Synthesis of new adducts and co-ordination complexes of zirconium and titanium containing β-aminoketone ligands. Crystal structures of isostructural adducts MCl4·2PriHNCMeCHCMeO (M = Ti or Zr) and the complex [Zr(PhNCMeCHCMeO)2Cl2]

Abstract

The reaction of MCl₄ (M = Zr or Ti) with β-aminoketones HL (R¹HNCR²CHCR³O; R² = R³ = Me; R² = Me, R³ = CF₃) yielded the bis(ligand) adducts MCl₄·2HL (M = Zr, R¹ = Prⁱ or Ph; R² = R³ = Me; or R¹ = Prⁱ, R² = Me, R³ = CF₃; M = Ti, R¹ = Prⁱ or CH₂CHCH₂, R² = R³ = Me). Reaction of MCl₄ with the alkali-metal salts of the β-aminoketone ligands yielded the bis(ligand) complexes [M(R¹NCMeCHCMeO)₂Cl₂] (M = Zr, R¹ = Ph, p-ClC₆H₄, p-MeOC₆H₄ or Prⁱ; M = Ti, R¹ = Ph or p-MeOC₆H₄). Crystal structure determinations of the isostructural compounds ZrCl₄·2PrⁱHNCMeCHCMeO and TiCl₄·2PrⁱHNCMeCHCMeO indicated an octahedral co-ordination environment around the metal with the trans monodentate N–O ligands bound through the oxygen only. Strong intramolecular hydrogen bonding of the hydrogen on the nitrogen with the ligand oxygen is consistent with a ligand immonium enolate structure.
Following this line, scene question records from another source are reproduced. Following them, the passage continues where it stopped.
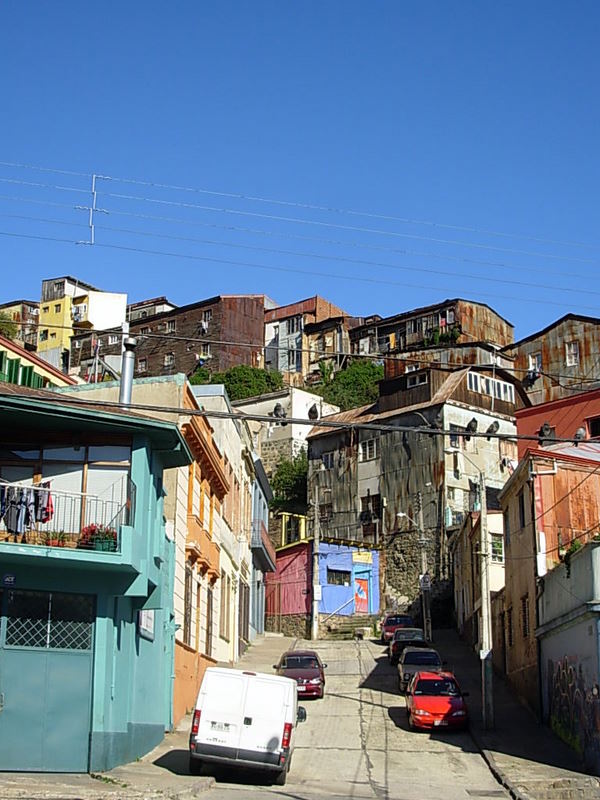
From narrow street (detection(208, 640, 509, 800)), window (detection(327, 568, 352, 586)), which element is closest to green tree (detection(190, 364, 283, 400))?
window (detection(327, 568, 352, 586))

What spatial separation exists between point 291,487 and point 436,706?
132 ft

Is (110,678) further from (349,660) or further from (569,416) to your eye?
(569,416)

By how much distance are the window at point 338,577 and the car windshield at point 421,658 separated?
18198 millimetres

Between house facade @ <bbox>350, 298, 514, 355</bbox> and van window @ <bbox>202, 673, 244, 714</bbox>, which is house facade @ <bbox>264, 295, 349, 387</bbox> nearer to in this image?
house facade @ <bbox>350, 298, 514, 355</bbox>

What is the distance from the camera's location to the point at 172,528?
24.8m

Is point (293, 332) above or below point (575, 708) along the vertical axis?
above

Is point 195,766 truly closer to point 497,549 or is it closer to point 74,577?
point 74,577

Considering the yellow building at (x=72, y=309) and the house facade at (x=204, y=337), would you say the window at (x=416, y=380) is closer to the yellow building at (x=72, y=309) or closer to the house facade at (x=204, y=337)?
the house facade at (x=204, y=337)

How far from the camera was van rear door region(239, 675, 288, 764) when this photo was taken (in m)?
18.5

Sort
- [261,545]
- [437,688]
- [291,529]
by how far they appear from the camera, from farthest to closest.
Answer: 1. [291,529]
2. [261,545]
3. [437,688]

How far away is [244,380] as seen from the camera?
81375 mm

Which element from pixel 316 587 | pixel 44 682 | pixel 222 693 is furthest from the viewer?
pixel 316 587

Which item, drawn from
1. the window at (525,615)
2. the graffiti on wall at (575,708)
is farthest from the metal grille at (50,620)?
the window at (525,615)

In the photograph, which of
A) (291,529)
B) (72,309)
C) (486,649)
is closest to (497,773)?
(486,649)
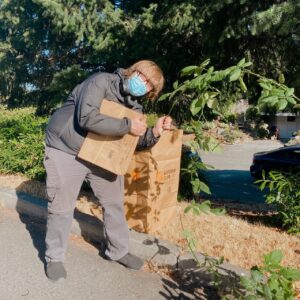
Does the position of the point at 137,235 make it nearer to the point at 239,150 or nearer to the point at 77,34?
the point at 77,34

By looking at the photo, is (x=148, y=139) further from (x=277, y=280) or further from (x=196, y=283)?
(x=277, y=280)

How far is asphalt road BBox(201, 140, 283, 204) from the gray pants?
94 cm

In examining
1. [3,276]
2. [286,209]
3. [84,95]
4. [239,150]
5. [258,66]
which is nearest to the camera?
[84,95]

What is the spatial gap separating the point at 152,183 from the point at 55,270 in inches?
47.7

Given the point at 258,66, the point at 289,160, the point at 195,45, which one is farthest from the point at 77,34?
the point at 289,160

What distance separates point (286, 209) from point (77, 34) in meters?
6.10

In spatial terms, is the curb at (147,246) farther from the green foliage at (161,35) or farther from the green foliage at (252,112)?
the green foliage at (252,112)

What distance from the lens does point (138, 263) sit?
3449 millimetres

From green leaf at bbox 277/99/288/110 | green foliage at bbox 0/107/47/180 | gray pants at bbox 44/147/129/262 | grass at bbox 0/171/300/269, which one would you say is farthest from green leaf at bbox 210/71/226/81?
green foliage at bbox 0/107/47/180

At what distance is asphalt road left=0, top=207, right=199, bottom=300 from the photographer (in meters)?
3.02

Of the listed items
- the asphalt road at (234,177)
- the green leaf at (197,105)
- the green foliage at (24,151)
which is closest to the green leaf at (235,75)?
the green leaf at (197,105)

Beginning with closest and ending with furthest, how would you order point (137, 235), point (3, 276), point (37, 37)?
point (3, 276), point (137, 235), point (37, 37)

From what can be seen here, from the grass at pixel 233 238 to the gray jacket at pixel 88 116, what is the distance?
4.16 feet

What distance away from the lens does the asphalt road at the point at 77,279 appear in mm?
3018
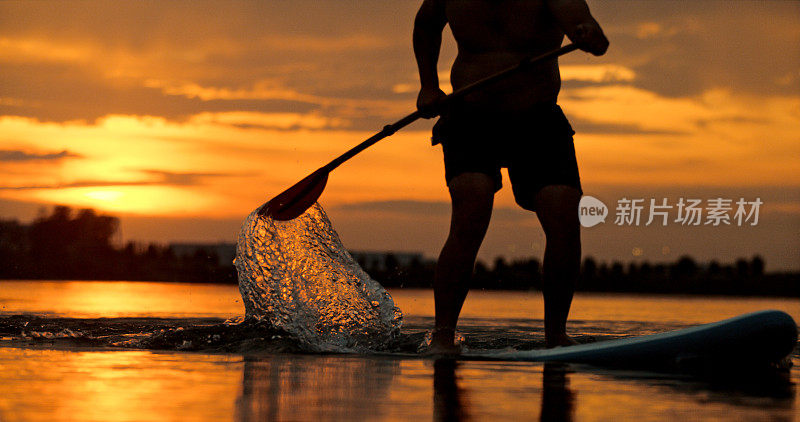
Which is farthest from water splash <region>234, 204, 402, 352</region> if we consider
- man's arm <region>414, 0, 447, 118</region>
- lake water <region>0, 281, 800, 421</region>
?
man's arm <region>414, 0, 447, 118</region>

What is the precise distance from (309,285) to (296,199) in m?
0.60

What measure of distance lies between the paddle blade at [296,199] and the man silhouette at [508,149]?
38.9 inches

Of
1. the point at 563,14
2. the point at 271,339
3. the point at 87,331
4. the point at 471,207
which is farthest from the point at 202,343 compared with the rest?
the point at 563,14

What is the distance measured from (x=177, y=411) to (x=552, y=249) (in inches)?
92.1

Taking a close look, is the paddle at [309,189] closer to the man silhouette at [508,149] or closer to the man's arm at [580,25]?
the man silhouette at [508,149]

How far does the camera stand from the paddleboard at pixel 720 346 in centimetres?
404

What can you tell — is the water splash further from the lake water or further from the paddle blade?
the lake water

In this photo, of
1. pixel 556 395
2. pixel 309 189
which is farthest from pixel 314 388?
pixel 309 189

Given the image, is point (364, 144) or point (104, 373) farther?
point (364, 144)

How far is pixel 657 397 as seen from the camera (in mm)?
3150

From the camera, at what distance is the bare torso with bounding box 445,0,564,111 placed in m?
4.67

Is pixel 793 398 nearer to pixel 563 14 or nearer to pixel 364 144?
pixel 563 14

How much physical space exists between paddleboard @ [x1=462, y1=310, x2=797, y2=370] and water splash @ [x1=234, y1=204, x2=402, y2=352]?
1.79 metres

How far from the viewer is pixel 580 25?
442 centimetres
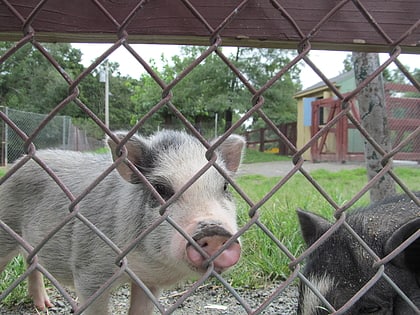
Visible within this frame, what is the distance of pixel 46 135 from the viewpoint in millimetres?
16672

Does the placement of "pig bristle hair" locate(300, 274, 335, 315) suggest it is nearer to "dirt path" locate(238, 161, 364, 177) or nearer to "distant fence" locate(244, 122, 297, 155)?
"dirt path" locate(238, 161, 364, 177)

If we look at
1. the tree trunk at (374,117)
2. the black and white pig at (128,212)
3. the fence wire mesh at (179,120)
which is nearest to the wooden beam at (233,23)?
the fence wire mesh at (179,120)

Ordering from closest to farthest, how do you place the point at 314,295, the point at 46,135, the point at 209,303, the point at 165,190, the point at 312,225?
the point at 314,295, the point at 312,225, the point at 165,190, the point at 209,303, the point at 46,135

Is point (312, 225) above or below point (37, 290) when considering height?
above

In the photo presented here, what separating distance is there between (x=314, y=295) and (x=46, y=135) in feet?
51.2

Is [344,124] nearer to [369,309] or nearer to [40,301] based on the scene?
[40,301]

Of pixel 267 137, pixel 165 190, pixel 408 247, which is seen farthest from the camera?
pixel 267 137

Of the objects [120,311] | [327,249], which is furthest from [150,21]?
[120,311]

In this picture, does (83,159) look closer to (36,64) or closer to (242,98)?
(36,64)

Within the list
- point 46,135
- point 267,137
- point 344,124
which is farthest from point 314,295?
point 267,137

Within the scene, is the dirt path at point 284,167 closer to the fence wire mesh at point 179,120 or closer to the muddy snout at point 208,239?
the muddy snout at point 208,239

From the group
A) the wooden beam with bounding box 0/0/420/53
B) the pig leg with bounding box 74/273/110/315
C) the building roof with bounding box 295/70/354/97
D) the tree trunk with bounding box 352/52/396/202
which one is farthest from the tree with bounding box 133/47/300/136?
the wooden beam with bounding box 0/0/420/53

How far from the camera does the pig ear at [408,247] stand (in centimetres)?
212

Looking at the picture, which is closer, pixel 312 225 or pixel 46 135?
pixel 312 225
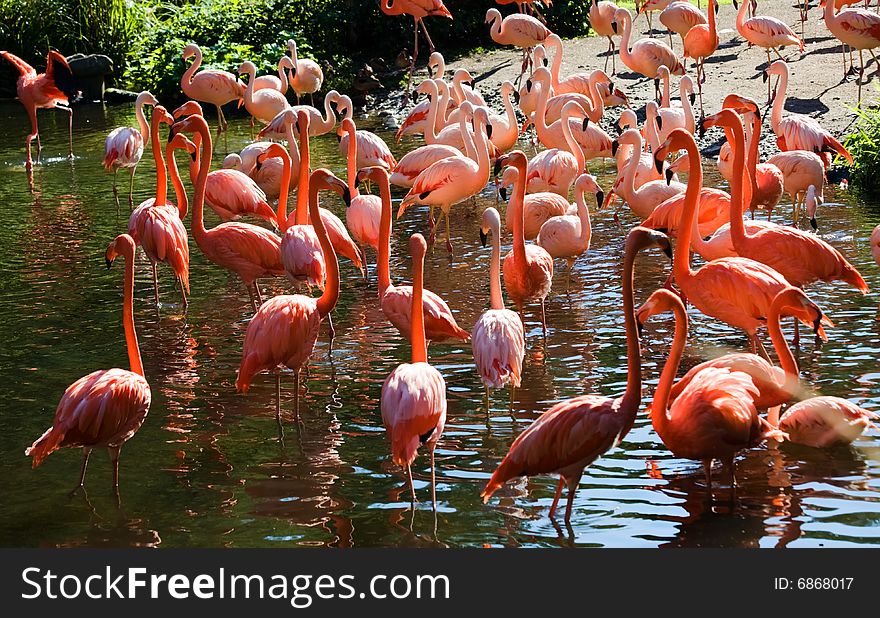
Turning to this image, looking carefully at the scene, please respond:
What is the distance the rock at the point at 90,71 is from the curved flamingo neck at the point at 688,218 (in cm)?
1321

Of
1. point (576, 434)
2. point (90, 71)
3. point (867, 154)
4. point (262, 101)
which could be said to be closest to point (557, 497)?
point (576, 434)

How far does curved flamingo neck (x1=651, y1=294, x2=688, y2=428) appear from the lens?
466 cm

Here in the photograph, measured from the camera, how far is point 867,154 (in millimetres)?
9906

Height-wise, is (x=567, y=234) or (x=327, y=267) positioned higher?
(x=327, y=267)

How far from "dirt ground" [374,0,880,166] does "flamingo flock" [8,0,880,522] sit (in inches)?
28.8

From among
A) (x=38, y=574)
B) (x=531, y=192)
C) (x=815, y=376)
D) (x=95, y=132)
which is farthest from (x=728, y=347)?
(x=95, y=132)

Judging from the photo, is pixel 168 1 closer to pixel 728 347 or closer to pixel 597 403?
pixel 728 347

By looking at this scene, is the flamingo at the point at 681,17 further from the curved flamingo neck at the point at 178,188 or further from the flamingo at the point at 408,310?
the flamingo at the point at 408,310

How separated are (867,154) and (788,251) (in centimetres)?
411

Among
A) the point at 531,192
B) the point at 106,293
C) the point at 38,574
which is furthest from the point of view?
the point at 531,192

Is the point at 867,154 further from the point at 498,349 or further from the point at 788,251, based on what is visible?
the point at 498,349

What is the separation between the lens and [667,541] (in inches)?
175

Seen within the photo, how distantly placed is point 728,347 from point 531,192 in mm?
3295

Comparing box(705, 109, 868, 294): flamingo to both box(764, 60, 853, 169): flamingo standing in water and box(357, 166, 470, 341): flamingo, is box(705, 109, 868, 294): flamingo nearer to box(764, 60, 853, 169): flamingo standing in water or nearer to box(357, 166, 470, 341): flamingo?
box(357, 166, 470, 341): flamingo
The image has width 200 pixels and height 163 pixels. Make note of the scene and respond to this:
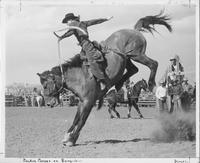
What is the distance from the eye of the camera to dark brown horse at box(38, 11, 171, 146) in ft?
16.0

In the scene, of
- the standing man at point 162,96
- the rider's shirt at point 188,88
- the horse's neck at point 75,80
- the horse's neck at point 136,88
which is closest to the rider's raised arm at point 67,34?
the horse's neck at point 75,80

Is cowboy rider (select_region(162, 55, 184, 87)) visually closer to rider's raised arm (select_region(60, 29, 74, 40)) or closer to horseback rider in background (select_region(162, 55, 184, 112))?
horseback rider in background (select_region(162, 55, 184, 112))

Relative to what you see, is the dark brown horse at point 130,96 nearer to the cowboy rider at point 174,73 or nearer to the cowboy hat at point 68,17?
the cowboy rider at point 174,73

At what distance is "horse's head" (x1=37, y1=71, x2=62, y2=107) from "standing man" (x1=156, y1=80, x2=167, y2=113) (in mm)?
1024

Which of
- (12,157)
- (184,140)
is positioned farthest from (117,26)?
(12,157)

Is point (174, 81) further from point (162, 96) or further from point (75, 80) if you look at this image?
point (75, 80)

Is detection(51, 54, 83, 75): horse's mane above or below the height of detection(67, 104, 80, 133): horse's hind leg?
above

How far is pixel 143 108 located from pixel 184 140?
0.55 metres

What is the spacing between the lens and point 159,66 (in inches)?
193

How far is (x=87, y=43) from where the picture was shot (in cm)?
485

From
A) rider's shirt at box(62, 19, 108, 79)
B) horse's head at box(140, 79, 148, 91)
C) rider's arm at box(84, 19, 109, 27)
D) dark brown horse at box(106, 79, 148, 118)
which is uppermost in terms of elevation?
rider's arm at box(84, 19, 109, 27)

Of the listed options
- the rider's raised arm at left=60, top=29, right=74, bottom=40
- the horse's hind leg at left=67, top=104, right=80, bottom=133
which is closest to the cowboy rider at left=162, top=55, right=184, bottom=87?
the horse's hind leg at left=67, top=104, right=80, bottom=133

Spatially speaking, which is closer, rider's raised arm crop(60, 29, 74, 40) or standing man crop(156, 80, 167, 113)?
rider's raised arm crop(60, 29, 74, 40)

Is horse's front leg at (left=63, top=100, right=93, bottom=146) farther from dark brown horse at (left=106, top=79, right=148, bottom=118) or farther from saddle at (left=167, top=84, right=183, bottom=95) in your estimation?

An X-ray study of the octahedral complex [Zr(PhNCMeCHCMeO)₂Cl₂] indicated that the oxygens of the chelating N–O ligands are trans to each other and the chloride ligands are in a cis arrangement. The plane of one N–O chelate is in the equatorial plane of the complex and the plane of the second N–O ligand is at right angles to the first. The ligand forms a predominantly delocalised chelate ring but some ene–imine structure is apparent.